Companies that operate off of the public’s radar screen are less likely to be found in the ranks of VPP. Of 2,329 work sites in the VPP at the end of 2009, only 32 are in the primary metals industry; 54 in the fabricated metals industry; 45 in instrument manufacturing. I’m not saying good safety and health programs are not found in these types of industries — good safety programs can be found anywhere you have a CEO who wants good safety, where good labor-management relations exist, and good safety and health expertise is on hand.

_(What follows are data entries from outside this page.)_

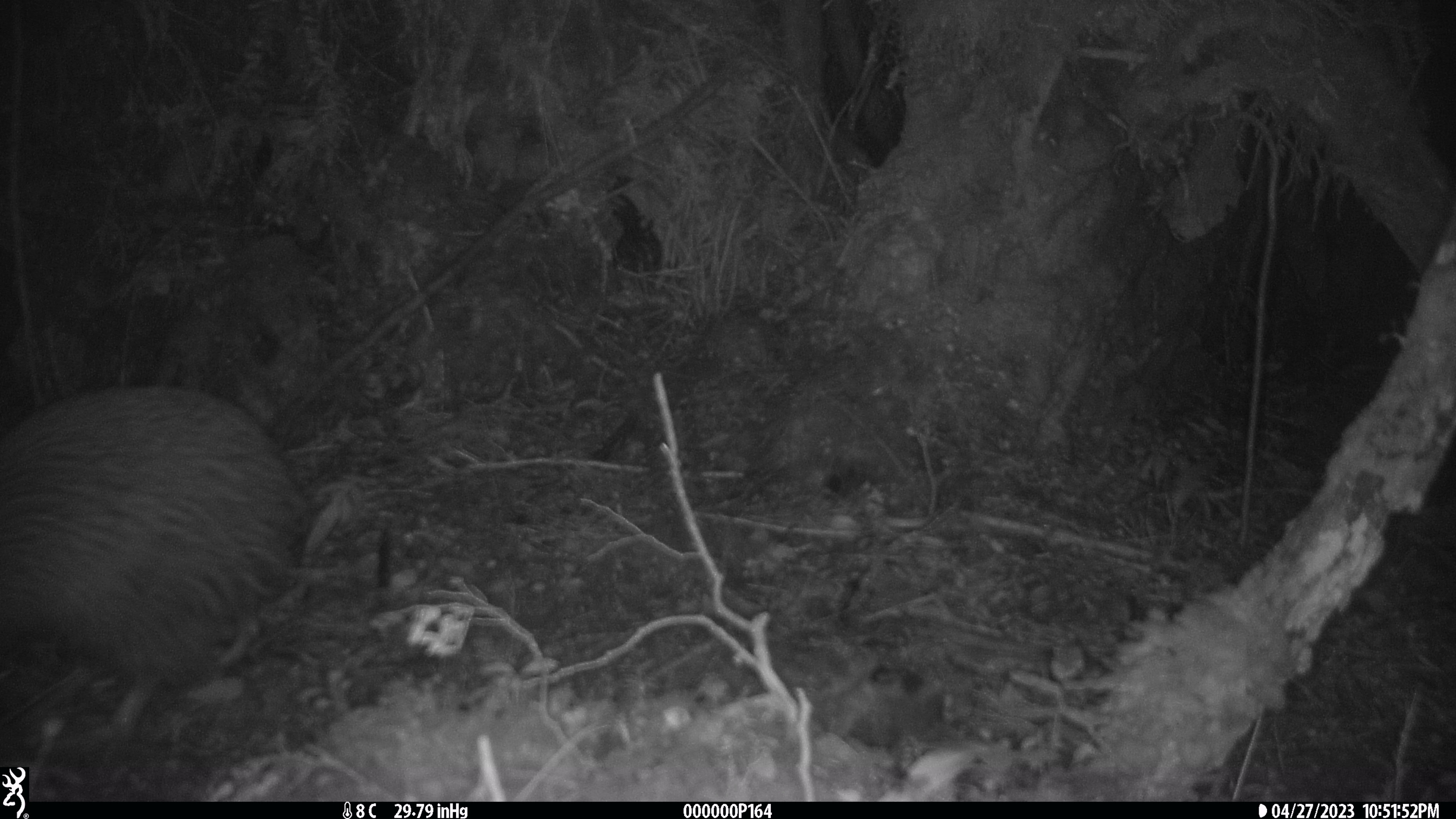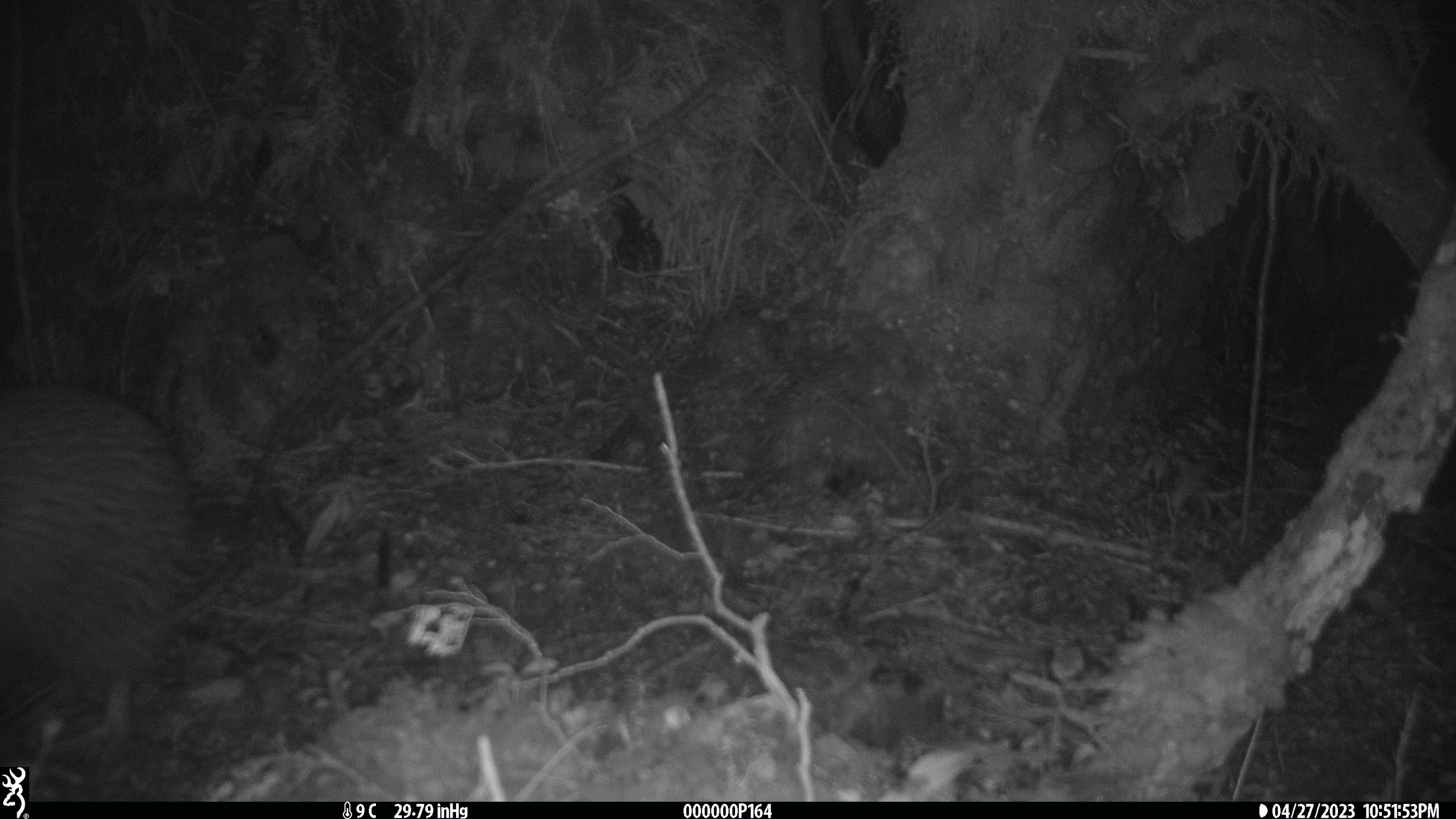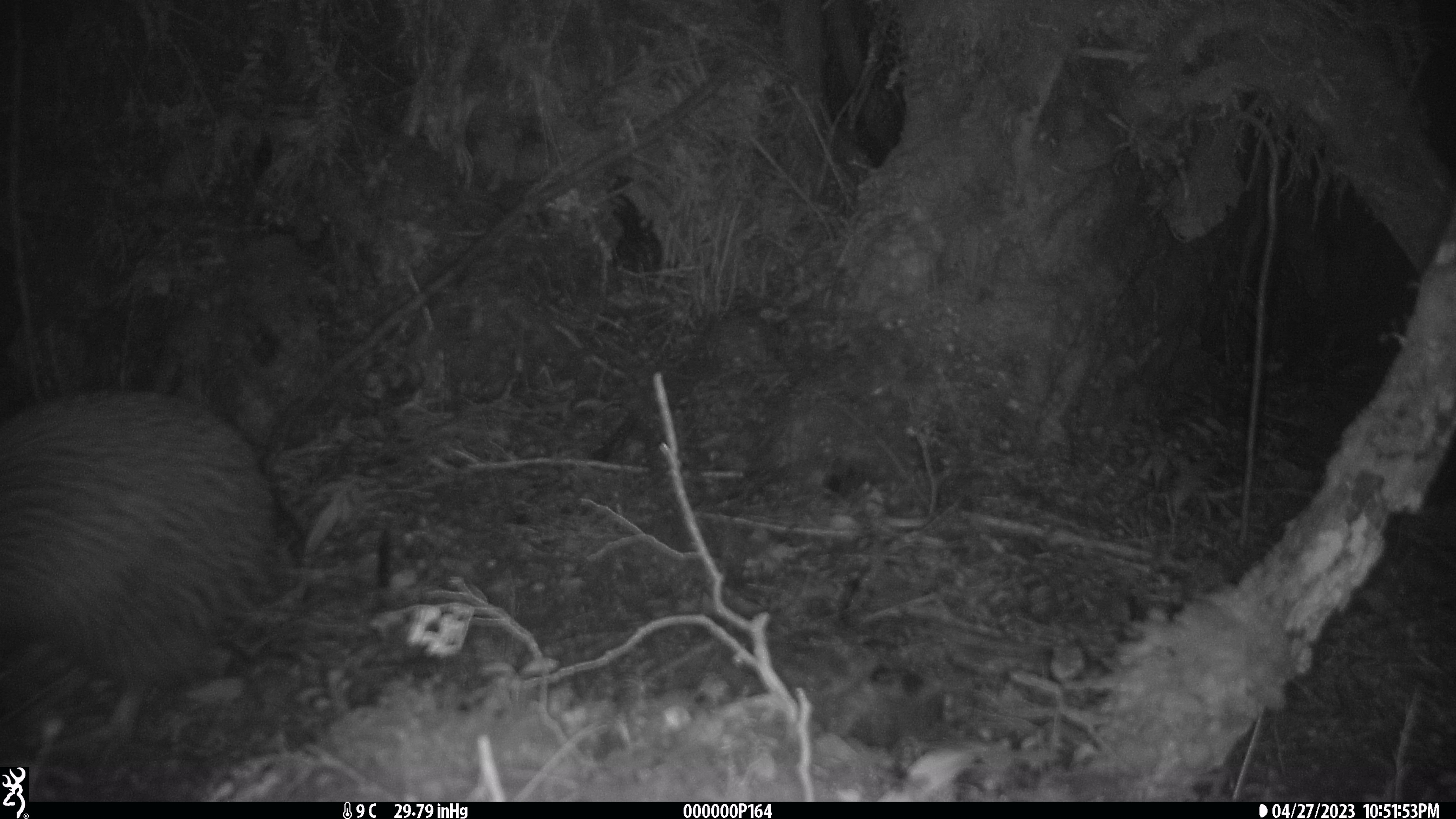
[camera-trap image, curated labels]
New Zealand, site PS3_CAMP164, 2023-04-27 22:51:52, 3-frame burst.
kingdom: Animalia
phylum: Chordata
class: Aves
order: Apterygiformes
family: Apterygidae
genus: Apteryx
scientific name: Apteryx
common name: kiwi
Kiwi (Apteryx).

But recall McWane, the pipe, fittings and valve company whose many safety failures were documented several years ago by The New York Times, or AK Steel, whose series of fatalities go back even further. These are examples of the “upstream” supply channel nuts-and-bolts manufacturers who produce industrial raw materials and commodity hardgoods out of the public eye. Both McWane and AK Steel took steps similar to what Toyota has announced after their safety problems became public knowledge: top-to-bottom organization reviews, blue-ribbon safety panels, cooperation with regulators, more open safety communications.

Last Sunday more than 100 million people watched the Super Bowl and an hour’s worth of commercials. By the way, if spineless wimpy males, squawking chickens and snarky beer guzzlers are best that the most creative advertising minds in the country can come up with, advertising is mired in a deep recession of ideas. But I’m off point. The commercials were all about branding. We live in the age of brand power. And for some safety and health pros, that’s a distinct advantage.